R (CP) v. NE Lincolnshire Council is an important Court of Appeal decision. On one level the judgment demonstrates the complexity of the care / education arrangements for young people moving into adulthood – and on another it makes the simple point that councils must meet the needs of disabled people.
The case concerned a young adult described in the following terms (para 3):
CP is a 22-year old woman with global development delay, learning difficulties and an autistic spectrum disorder. She does not communicate verbally. She can communicate to an extent by behaviour, gesture and vocalisation. She cannot be left alone at any time, is doubly incontinent and requires assistance with washing and dressing. Her behavioural difficulties can make her challenging. She wakes every night and requires a carer to be with her. She uses a wheelchair when in the community. She lives with her parents in Lincolnshire
The judgment describes the family having to battle at every stage to get an EHC Plan for their daughter post-16 and for the education, health and social care elements. It is stark evidence – if evidence is needed – as to the enormous barriers families experience (not least due to the legal complexities) and of the way councils approach claims of this kind. At para 27 the judgment refers to an email the council sent to relevant staff saying “Unfortunately it transpires that there is no legal footing to justify us not funding this provision”. Lord Justice Haddon-Cave, in his judgment, put this in context, observing (para 67) that the Council resisted the claim ‘at every turn and conducted what turned out to be a fruitless rear-guard action’.

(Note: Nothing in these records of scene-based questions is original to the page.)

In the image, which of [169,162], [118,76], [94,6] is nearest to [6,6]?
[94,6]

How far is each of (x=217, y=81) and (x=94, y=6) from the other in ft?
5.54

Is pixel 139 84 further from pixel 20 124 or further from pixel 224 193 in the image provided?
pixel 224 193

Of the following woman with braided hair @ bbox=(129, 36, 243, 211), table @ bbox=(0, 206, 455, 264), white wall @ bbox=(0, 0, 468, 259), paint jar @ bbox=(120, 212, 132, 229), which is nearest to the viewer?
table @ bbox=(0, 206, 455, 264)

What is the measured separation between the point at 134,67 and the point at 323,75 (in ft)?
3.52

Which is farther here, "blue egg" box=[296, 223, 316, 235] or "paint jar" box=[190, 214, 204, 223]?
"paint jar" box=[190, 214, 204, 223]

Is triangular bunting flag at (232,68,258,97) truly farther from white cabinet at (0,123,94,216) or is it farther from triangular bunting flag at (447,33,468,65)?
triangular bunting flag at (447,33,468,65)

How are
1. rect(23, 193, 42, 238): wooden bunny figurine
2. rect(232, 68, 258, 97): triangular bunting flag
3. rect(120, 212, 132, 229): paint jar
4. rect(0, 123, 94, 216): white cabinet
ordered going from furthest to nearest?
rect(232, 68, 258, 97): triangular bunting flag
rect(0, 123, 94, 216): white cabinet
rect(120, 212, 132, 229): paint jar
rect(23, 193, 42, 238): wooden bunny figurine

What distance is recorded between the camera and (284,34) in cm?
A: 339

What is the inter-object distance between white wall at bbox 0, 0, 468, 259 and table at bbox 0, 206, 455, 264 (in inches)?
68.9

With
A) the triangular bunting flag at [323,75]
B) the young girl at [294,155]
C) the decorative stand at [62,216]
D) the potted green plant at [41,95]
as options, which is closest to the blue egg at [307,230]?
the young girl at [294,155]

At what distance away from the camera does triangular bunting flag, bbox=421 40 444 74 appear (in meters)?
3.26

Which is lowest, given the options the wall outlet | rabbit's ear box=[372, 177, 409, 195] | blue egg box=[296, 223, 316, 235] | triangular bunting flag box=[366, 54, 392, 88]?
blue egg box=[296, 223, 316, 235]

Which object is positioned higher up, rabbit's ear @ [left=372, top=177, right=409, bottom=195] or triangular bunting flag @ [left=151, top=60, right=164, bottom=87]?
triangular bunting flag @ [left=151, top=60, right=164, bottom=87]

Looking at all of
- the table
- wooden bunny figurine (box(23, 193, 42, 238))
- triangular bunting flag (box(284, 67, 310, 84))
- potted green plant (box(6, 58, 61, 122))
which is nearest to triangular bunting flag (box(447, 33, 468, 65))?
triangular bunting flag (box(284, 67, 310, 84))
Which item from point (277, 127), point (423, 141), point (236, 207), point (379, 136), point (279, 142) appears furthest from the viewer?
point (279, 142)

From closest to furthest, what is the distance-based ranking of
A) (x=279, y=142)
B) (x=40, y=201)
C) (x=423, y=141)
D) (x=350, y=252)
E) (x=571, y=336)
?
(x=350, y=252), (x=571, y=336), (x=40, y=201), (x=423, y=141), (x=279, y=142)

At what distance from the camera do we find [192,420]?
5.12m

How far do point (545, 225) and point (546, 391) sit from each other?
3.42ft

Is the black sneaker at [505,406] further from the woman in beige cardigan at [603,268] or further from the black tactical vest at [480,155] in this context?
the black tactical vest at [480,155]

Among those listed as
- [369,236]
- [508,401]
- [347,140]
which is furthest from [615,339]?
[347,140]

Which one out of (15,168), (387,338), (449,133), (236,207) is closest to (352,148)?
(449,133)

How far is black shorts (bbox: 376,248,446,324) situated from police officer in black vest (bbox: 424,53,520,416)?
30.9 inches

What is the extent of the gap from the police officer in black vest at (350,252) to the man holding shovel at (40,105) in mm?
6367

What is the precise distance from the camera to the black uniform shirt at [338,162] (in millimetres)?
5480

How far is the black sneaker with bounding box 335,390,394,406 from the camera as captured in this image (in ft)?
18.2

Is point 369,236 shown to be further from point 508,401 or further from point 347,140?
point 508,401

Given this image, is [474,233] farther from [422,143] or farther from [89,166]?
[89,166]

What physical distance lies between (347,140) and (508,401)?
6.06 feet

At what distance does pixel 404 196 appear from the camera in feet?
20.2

By the time of the Court of Appeal hearing, council funding had been secured for the young adult’s needs and the essential question was whether it should repay her family for the costs of past support (ie prior to the council agreement to fund). The support throughout the relevant period had been at a centre run by a charity which had been set up and was organised by her father.
The court held (para 74) that the centre met both the young adult’s educational and social care needs – noting that ‘the fact that a provision is “education and training” under s.21 of the CFA 2014 does not mean that it cannot also provide an element of social care; and vice-versa. The two matters are complimentary, not mutually exclusive.’
It rejected (at para 85) as ‘misconceived’ and ‘as having no basis’ the council’s claim that the father was the ‘real claimant’ by alleging that he was in effect that he was ‘using the proceedings inappropriately to profit from the claim’ since [the centre) was a charity organised and controlled by him.
From a legal perspective, a particularly welcome finding of the court concerns the council’s argument that the applicant could not recover the sums unpaid because a ‘breach of a public law duty did not give rise to private law rights’. The court rejected this as ‘specious’. What was being asserted were not ‘private law rights’ but like ‘other social security and benefit claimants, she is simply asserting an orthodox public law right to be paid monies due to her under the Care Act 2014 and which the Council has unlawfully failed or refused to pay’.
For good measure the judgment also stated in forceful terms (para 82):
A breach of a statutory duty is a breach of statutory duty. It is, by definition, unlawful conduct. Unlawful conduct by a public body cannot merely be discounted or ignored. Moreover, s. 26 is no minor matter. A local authority’s statutory duty under s. 26 of the Care Act 2014 to provide a personal budget to meet a person’s care and support needs is fundamental to the operation of the care and support scheme which the Care Act 2014 underpins.